The channel is a mix of bulletins from police departments, usually listing suspects, with blurry surveillance camera photos and descriptions. It’s boring, and very unsurprising that when it tried getting data from BBM on how many people watched it, the number was so low as to be within the margin of error of zero.
There’s good reason to want to get this information out to the public, but a barker channel that nobody watches sounds like the worst way possible. Extending this to English Canada, where the channel will try to present local crime bulletins to a national audience, sounds like even less of a good idea.
User-generated youth programming
Who’s asking us to pay: Fusion, Dolobox
Who should be doing this: YTV, online video sites
I’ve given up trying to understand what exactly the point is behind these two proposed services, or how they would work. They seem to be targeted at youth, involve some sort of user-generated-content angle, and want to empower young Canadians by giving them our money so they can shoot stuff. Which kind of makes me think they’ll turn out to be like a high school TV newscast in the end.
I doubt either will be approved by the CRTC if only because of their unclear nature, but the fact that they exist suggests the existing youth-oriented specialty channels, particularly YTV, aren’t reaching out enough to youth and particularly minority youth and getting them involved in the process of making their own television.
Right-wing opinion
Who’s asking us to pay: Sun News Network
Who should be doing this: Mainstream news channels
Sun News is a favourite whipping boy because it’s so incredibly transparent to constantly nag on the CBC for getting government subsidies and then turn around and demand one for itself.
Having watched Sun News, I understand many of the criticisms against it, that it’s transparently biased, it skews its reporting and over-focuses on examples that help it build a right-wing narrative. But I also understand that, as annoying as it can be, it does present news and views that you don’t hear elsewhere. Whether because they’re politically incorrect or don’t fit the usual media narratives, many of the news and opinions expressed on Sun News are not wrong merely because they’re not shared by most Canadians. My biggest worry about Sun News isn’t that it gives a safe haven for right-wing thought, but that it might suck away the conservatives from the other news networks and polarize Canadian news just like the U.S. news channels. The last thing we need is media constantly reinforcing our distorted world views, left or right.
Described video
Who’s asking us to pay: AMI TV, Described Video Guide
Who should be doing this: All major broadcasters, major TV providers
The CRTC sets minimums on major broadcasters for the amount of programming it airs with described video. For closed captioning, it’s already at 100% or near that for most TV services, but described video is still far behind. So a channel devoted just to described video makes sense. If Canada’s large vertically-integrated companies could work together, they might have pooled their resources by now to present a channel like this for free and offer their programming in exchange for ad revenue. Instead, we’re asked to pay a tax to AMI so it can acquire this programming.
AMI is actually pretty well supported, even by cable companies, so I’m not going to harp on it too much. For the other service, the audio-only Described Video Guide, it’s more silly.
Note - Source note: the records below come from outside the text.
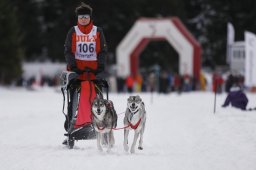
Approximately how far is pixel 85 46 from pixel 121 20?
144 ft

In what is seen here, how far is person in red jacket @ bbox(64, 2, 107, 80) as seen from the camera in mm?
9023

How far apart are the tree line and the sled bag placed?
3665cm

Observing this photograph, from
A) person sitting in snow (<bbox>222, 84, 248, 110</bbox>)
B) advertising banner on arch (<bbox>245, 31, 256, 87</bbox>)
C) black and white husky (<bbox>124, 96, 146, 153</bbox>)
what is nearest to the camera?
black and white husky (<bbox>124, 96, 146, 153</bbox>)

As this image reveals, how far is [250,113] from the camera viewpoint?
45.6 feet

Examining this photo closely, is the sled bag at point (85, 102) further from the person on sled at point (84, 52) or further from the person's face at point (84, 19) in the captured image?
the person's face at point (84, 19)

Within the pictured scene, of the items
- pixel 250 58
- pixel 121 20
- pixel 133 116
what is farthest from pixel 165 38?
pixel 133 116

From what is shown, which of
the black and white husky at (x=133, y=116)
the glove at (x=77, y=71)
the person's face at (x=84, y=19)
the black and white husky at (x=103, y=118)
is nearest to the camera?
the black and white husky at (x=103, y=118)

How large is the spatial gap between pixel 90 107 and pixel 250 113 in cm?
620

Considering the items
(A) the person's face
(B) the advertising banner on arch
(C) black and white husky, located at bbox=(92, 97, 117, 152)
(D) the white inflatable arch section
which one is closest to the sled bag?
(C) black and white husky, located at bbox=(92, 97, 117, 152)

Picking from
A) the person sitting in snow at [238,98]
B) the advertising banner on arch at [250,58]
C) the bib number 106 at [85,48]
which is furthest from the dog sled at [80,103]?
the advertising banner on arch at [250,58]

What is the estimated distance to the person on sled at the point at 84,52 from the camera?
9.02 m

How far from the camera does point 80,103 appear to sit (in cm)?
902

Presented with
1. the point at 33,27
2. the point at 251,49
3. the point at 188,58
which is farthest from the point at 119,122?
the point at 33,27

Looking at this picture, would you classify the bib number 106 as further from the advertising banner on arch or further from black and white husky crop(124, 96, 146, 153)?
the advertising banner on arch
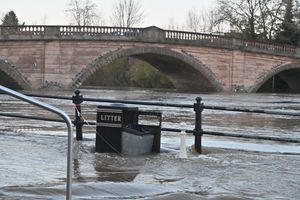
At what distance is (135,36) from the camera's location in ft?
Result: 166

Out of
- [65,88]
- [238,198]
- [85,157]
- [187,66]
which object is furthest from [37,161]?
[187,66]

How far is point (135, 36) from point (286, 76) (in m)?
27.8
Owner Evan Kosiner wants $0.02 per subscriber per month to create audio feeds for each cable provider in Canada that say what channels offer described video programming and when. Even Kosiner says his service wouldn’t be necessary if this information was available by other means. But set-top boxes aren’t good at offering information to the blind, and most TV providers’ websites aren’t the most accessible either.
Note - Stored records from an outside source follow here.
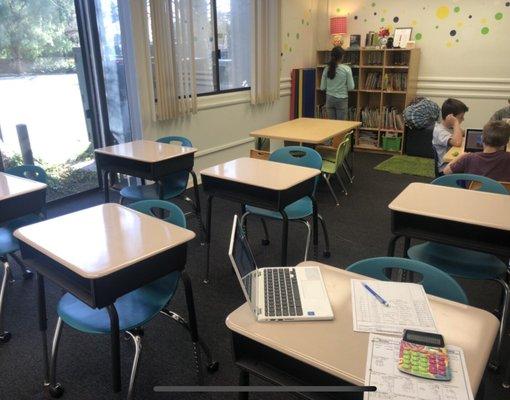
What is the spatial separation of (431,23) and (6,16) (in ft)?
16.7

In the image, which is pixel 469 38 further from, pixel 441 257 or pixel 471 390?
pixel 471 390

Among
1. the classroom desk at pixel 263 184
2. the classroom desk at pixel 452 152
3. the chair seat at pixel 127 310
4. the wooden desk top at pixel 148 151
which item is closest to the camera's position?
the chair seat at pixel 127 310

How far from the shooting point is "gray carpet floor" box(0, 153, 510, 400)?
194cm

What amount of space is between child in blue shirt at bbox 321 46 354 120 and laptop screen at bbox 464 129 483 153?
2656 millimetres

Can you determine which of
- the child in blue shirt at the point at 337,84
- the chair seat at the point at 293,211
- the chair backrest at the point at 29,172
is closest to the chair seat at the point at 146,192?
the chair backrest at the point at 29,172

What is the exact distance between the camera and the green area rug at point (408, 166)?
16.9ft

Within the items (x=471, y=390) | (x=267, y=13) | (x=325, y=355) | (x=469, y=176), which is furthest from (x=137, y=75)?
(x=471, y=390)

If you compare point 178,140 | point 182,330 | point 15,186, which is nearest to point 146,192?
point 178,140

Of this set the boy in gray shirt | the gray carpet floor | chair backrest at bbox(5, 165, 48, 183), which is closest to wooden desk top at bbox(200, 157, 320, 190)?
the gray carpet floor

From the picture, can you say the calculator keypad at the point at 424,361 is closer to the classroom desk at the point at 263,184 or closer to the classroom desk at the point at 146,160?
the classroom desk at the point at 263,184

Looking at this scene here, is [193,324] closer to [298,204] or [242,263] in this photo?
[242,263]

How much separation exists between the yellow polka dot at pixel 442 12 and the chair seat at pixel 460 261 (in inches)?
181

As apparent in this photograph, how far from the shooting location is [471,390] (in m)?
0.95

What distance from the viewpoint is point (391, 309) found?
124 centimetres
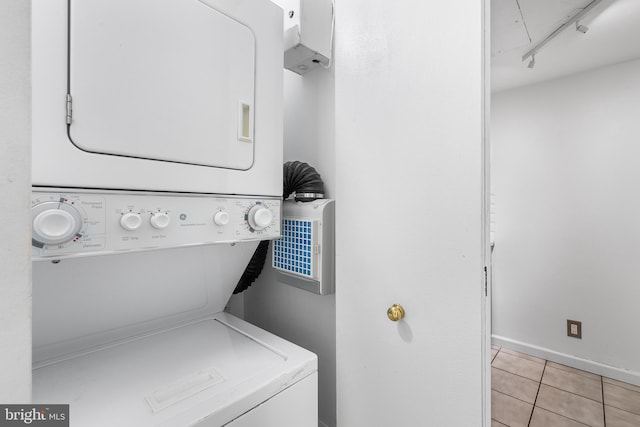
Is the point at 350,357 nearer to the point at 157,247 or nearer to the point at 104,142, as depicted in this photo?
the point at 157,247

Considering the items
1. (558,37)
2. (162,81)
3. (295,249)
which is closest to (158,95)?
(162,81)

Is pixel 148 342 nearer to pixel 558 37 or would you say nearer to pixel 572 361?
pixel 558 37

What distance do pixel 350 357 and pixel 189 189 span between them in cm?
94

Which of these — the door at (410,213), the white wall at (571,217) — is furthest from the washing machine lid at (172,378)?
the white wall at (571,217)

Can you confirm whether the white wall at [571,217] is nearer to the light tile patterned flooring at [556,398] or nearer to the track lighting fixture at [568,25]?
the light tile patterned flooring at [556,398]

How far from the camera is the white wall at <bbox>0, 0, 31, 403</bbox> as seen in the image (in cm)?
28

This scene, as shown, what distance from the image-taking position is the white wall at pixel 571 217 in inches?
102

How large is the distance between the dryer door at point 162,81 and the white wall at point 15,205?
22.8 inches

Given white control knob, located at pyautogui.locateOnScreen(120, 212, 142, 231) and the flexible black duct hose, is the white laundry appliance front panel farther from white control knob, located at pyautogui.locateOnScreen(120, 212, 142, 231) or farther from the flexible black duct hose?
the flexible black duct hose

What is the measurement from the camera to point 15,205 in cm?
29

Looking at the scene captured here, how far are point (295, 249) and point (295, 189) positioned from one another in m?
0.32

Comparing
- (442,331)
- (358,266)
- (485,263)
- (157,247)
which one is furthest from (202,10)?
(442,331)

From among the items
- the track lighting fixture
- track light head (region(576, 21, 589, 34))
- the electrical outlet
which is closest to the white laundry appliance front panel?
the track lighting fixture

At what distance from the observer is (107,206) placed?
831 millimetres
If only a website had this information at a … oh wait, it does. Kosiner complains that it’s not good enough, but I would think that its technical shortcomings (not having the channel numbers listed for each provider) can be overcome more easily than starting up a new service that all Canadians have to pay for.
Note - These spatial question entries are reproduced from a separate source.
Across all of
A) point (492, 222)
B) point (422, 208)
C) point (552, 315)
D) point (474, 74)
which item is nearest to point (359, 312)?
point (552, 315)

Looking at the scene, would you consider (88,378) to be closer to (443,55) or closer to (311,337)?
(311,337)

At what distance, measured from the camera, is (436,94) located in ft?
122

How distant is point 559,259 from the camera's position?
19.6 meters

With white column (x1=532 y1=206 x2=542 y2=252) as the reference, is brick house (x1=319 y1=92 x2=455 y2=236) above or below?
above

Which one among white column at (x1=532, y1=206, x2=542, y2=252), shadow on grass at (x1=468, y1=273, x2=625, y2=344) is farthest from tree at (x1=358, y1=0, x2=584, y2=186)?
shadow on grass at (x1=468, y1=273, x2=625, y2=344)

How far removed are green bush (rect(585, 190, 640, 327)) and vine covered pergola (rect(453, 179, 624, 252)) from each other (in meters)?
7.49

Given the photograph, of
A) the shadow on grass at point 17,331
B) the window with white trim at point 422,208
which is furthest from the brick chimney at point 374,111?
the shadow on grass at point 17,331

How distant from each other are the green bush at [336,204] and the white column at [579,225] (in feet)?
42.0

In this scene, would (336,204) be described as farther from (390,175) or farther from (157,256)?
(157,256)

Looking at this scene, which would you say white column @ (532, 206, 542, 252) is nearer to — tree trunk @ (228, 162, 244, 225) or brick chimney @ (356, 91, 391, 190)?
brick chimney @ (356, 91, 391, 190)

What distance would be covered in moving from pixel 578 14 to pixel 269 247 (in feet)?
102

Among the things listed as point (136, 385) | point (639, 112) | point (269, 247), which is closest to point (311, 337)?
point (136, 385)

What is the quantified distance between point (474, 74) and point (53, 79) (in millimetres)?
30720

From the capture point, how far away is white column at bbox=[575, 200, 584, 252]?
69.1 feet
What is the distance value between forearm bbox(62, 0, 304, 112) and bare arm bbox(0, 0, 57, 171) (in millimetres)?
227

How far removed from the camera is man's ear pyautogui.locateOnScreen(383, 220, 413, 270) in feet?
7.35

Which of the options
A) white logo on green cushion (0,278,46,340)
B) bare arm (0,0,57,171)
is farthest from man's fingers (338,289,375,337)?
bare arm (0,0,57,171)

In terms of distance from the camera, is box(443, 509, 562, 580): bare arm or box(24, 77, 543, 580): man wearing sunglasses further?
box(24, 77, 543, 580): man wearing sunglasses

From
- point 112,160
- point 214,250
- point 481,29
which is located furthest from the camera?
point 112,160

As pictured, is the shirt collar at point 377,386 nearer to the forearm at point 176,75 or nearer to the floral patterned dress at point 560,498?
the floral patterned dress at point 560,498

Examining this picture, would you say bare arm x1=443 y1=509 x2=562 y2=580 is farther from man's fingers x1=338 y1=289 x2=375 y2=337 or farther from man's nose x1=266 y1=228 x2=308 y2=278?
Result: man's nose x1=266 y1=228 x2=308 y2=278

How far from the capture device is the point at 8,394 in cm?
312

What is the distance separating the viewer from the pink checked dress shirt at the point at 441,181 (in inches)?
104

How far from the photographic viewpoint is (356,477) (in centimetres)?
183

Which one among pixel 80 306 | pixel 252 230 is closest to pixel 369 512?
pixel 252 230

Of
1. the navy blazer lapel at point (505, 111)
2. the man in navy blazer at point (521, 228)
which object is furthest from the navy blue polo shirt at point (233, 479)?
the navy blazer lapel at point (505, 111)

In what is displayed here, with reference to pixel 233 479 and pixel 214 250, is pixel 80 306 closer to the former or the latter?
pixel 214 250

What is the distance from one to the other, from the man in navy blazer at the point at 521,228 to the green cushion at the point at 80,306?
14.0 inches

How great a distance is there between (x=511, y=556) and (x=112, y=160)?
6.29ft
Representation of minorities
Who’s asking us to pay: EqualiTV, APTN
Who should be doing this: All broadcasters
Among the standard forms the CRTC makes broadcasters fill out are ones that list how many minorities they have on their staff, on air and off. The existence of services that target minorities makes perfect sense in a specialty channel world, but arguing that Canadians need to pay for them because they’re not represented in mainstream programming should force us to ask what’s wrong with mainstream programming.
Francophone programming from outside Quebec
Who’s asking us to pay: ACCENTS, TV5 (and, arguably, ARTV)
Who should be doing this: Radio-Canada, TVA, TFO
The fact that three services have made representation of francophone minorities in Canada a key part of their demands suggests there’s a real problem here. And there’s ample evidence that there is. Despite being a public broadcaster who, one assumes, would make minority-language communities a big priority because those minorities don’t have many commercial options, Radio-Canada has been very Quebec-centric in both its national news and non-news programming. So much so that a senator wrote a really thick report to complain about it. Things have gotten a bit better since then, but even then there’s this assumption that everyone watching Radio-Canada television is doing so within 300 kilometres of Montreal.
TVA is on this list because it has an agreement with the CRTC that it must be carried on basic cable everywhere in Canada (at no charge), and in exchange it provides some programming that relates to francophones outside of Quebec.
TFO arguably does fulfill this mandate as an Ontario-based public broadcaster in French. But nobody watches TFO.
Canadian movies
Who’s asking us to pay: Starlight
Who should be doing this: The Movie Network, Movie Central, Super Channel, movie video-on-demand services, Telefilm Canada, Canada Council for the Arts, federal and provincial tax credits
Starlight is the other big fish at this CRTC hearing, not only because of its expensive price but because of its big ambitions to give a shot in the arm of the Canadian film industry. It’s not so much a specialty channel as a new fund for Canadian movies. But Canada already has a bunch of different ways to finance the production of films, and there’s little evidence that the quality is getting much better.
There’s an argument to be made that the problems with Canadian filmmaking can’t be solved by just shovelling more taxpayer money into the system. They need better promotion, and to start relying more on actual consumer demand than government funding. Starlight won’t solve this. Rather, it will put Canadian movies into yet another one of those channels nobody will watch. And as an independent service that doesn’t benefit from vertical integration, nobody will be reminded that it exists (unless it uses taxpayer money for ads for itself too).
Pay movie channels like The Movie Network have quotas for Canadian programming. But they’ve also moved more toward recurring television series than theatrical feature films. If there was demand for a Canadian-movie-only channel, couldn’t we add it as a separate channel distributed with TMN and Movie Central?
And the rest
In addition to the above, there are services asking for distribution without any wholesale fee (Legislative assemblies of Nunavut and Northwest Territories, IDNR-TV, Canadian Punjabi Network) because they just can’t get carriage. Those have different issues which I won’t get into here.
There are also channels that you can’t really argue against. There’s CPAC, whose Parliamentary coverage isn’t replicated elsewhere. You can argue about its fee, or that it shouldn’t charge because it’s owned by (some of) the cable companies, but you can’t argue that it doesn’t need to exist. And there’s Canal M and AMI audio, which are audio-only reading services for the blind. Can’t argue against those without seeming heartless, and they don’t cost much anyway.
And there’s Vision TV, which doesn’t seem to provide anything particularly exceptional that I can see, despite how great Touched by an Angel, Murder She Wrote and Downton Abbey are.